Automation

Testing AI-Powered Analytics: A TEA-Driven Approach for Ameya Analyst

TEA Quality Principles: what additional principles analytics AI demands

gangadhar-neeli
12 min read
Illustration for: Testing AI-Powered Analytics: A TEA-Driven Approach for Ameya Analyst

Testing AI-Powered Analytics: A TEA-Driven Approach for Ameya Analyst

Deterministic software testing standards fall apart when applied to analytics AI. You need a new approach to build production trust.

Ameya Analyst, our AI-powered analytics platform, translates natural language questions into data-driven insights. It's more than just a query interface; it's a multi-step reasoning engine. It combines NL to SQL generation, query execution, insight derivation, anomaly detection, and narrative generation in a single user interaction. I'll walk through how the TEA Quality Principles (Deterministic, Isolated, Explicit, Focused, Fast) apply to Ameya Analyst, where they break down, and what additional principles analytics AI demands.

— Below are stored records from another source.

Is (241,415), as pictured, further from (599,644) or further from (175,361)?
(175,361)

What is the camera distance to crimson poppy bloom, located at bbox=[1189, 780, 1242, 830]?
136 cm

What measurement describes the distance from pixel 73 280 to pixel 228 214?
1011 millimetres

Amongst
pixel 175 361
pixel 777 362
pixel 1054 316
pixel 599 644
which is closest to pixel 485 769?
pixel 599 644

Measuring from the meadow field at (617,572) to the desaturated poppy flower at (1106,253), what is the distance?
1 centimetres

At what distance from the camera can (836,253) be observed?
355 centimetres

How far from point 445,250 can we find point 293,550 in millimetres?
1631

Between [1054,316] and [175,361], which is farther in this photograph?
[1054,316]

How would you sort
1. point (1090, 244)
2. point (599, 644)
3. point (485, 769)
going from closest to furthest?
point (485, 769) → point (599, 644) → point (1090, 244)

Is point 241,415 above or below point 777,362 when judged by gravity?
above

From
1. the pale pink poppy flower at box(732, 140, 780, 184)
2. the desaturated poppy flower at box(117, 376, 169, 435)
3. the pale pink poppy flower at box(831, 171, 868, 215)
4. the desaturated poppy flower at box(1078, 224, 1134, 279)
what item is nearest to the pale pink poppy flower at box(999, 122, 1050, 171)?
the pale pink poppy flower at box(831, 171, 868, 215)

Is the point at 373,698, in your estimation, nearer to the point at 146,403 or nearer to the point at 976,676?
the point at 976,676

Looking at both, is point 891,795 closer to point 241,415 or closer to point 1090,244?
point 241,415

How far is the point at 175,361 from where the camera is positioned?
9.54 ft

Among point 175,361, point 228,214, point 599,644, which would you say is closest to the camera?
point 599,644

Understanding Ameya Analyst's Capabilities

Before writing tests, you must understand the system's capability layers. Each layer has different testability, failure modes, and stakes.

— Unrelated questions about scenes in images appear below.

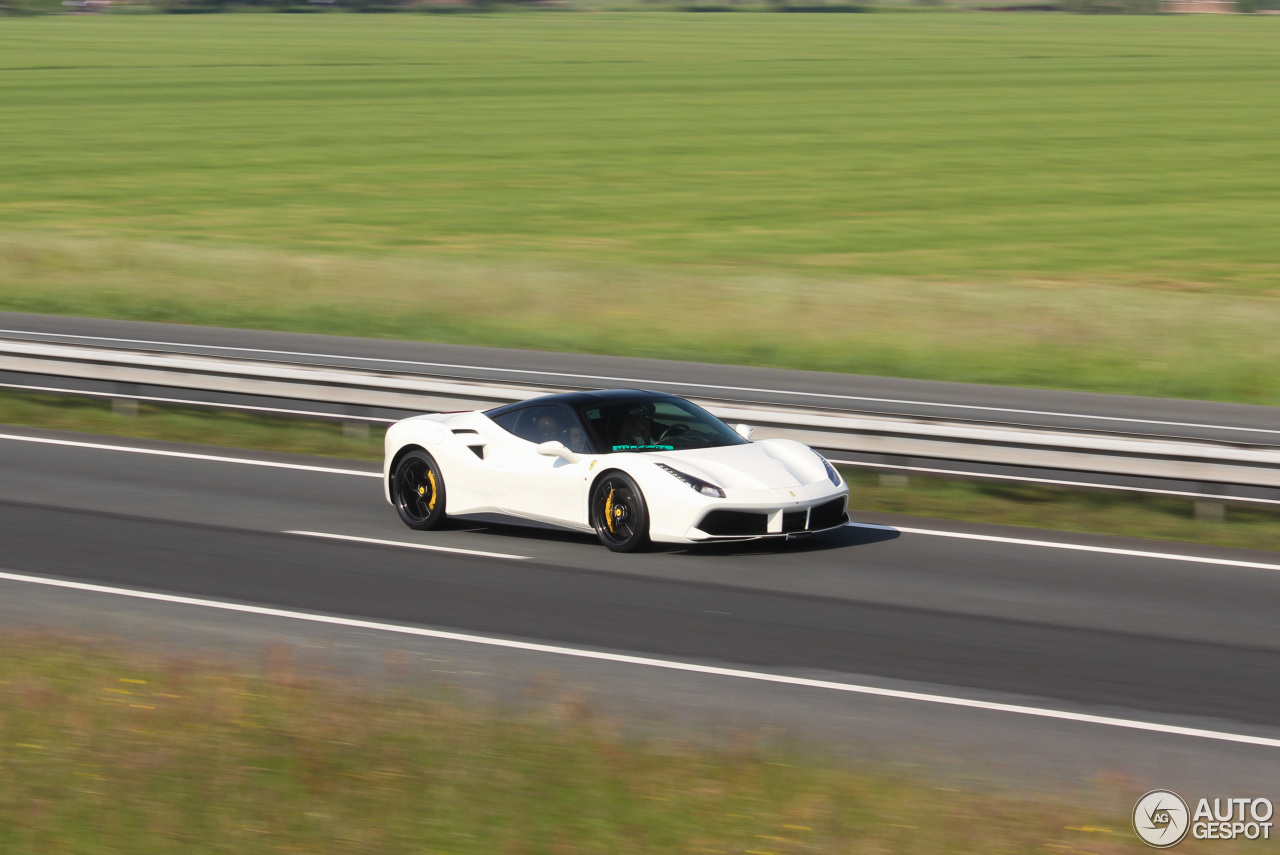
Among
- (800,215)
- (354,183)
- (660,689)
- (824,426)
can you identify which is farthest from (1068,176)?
(660,689)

Capability Description Testability
Natural Language β†’ Query Translates user questions into SQL or API calls High: output is structured
Query Execution Runs generated queries against data sources High: result is deterministic given frozen data
Insight Generation Derives meaning from result sets Medium: structured output, but reasoning varies
Anomaly Detection Identifies spikes, outliers, trend breaks Medium: precision/recall measurable
Predictive Analytics Forecasting, churn signals, demand Low: probabilistic outputs require tolerance-based assertions
Data Storytelling Narrative summaries of dashboards Low: semantic evaluation required
Agentic Analysis Multi-step: drill down β†’ correlate β†’ conclude Very Low: compound non-determinism

This understanding is the basis for any testing strategy.

The Silent Failure Problem in Analytics AI

Analytics AI has a unique risk: the silent failure. In document AI, a wrong invoice total is obvious. In analytics AI, wrong answers are credible.

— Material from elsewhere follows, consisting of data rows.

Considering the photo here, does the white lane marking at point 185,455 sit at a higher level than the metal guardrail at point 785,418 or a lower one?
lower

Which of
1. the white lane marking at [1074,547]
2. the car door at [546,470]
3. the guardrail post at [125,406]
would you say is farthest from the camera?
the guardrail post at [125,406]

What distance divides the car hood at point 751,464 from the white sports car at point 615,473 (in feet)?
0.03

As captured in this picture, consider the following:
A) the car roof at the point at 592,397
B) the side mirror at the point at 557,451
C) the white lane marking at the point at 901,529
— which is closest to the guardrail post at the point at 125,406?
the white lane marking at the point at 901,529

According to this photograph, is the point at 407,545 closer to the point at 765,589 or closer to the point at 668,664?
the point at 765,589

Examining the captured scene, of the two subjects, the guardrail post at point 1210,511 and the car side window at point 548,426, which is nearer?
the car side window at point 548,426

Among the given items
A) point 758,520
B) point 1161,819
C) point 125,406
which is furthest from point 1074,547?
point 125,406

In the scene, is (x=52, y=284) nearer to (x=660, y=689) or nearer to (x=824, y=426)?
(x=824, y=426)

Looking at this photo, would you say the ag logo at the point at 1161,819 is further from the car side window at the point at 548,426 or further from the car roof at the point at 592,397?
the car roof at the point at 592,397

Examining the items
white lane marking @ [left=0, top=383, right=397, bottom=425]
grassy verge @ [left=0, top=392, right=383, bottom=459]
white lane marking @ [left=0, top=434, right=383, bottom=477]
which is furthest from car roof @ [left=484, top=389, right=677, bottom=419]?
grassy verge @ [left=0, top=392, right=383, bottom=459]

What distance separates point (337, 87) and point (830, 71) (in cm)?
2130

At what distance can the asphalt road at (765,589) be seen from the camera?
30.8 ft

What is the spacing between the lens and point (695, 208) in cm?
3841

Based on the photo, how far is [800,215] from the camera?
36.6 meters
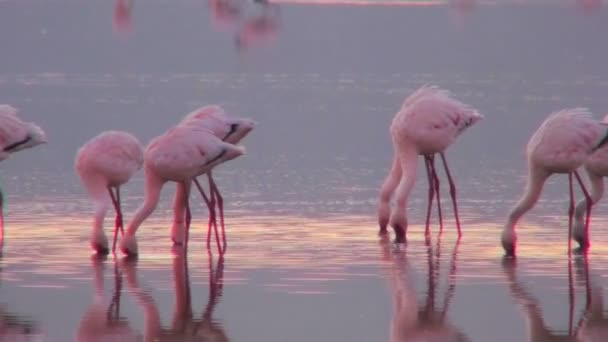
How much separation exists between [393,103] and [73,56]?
10.4 meters

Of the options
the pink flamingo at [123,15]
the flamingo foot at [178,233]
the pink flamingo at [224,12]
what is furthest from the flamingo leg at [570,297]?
the pink flamingo at [224,12]

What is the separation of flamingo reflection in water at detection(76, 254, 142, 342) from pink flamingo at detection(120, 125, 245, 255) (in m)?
1.55

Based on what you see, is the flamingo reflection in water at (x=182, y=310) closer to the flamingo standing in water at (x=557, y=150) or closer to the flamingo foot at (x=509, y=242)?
the flamingo foot at (x=509, y=242)

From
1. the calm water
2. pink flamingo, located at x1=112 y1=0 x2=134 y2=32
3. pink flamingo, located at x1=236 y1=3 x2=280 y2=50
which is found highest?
the calm water

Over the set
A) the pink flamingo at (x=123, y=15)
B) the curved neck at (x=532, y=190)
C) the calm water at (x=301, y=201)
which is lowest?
the pink flamingo at (x=123, y=15)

Imagine this scenario: "Your top customer segment grew 12% YoY, driven by strong performance in the enterprise tier." This could be mathematically wrong, reference the wrong time window, exclude a key filter, or hallucinate a trend. It sounds confident, yet it is incorrect. This credible wrongness is the central risk in Ameya Analyst testing. Every principle is in service of catching these silent failures before they reach users.

Adapting TEA Quality Principles

Here's how we adapt the TEA principles for Ameya Analyst:

1. Deterministic β†’ Probabilistic Acceptance with Frozen Data

Traditional principle: Same result every run.

Ameya Analyst has three sources of non-determinism: LLM variance, data variance, and reasoning variance.

To adapt, first freeze test data. Analytics tests must never run against live data. Use versioned dataset snapshots as test fixtures, like code. Version-control and never mutate them.

# Bad: test depends on live data state
result = ameya.query("Top vendors by spend last quarter")
assert result.top_vendor == "Vendor A"  # Will break when data changes

# Good: test runs against frozen fixture
with frozen_dataset("fixtures/vendor_spend_Q3_2024.parquet"):
    result = ameya.query("Top vendors by spend last quarter")
    assert result.top_vendor == "Vendor A"

For LLM variance, use temperature=0 for query generation. Shift assertions from exact outputs to structural and semantic properties:

# Don't assert on the generated text
# assert insight.narrative == "Revenue grew 12% in Q3"  ← Fragile

# Assert on the structured insight properties
assert insight.metric == "revenue"
assert insight.direction == "increase"
assert insight.magnitude_pct == approx(12.0, tolerance=0.5)
assert insight.period == "Q3-2024"
assert insight.data_source == "sales_transactions"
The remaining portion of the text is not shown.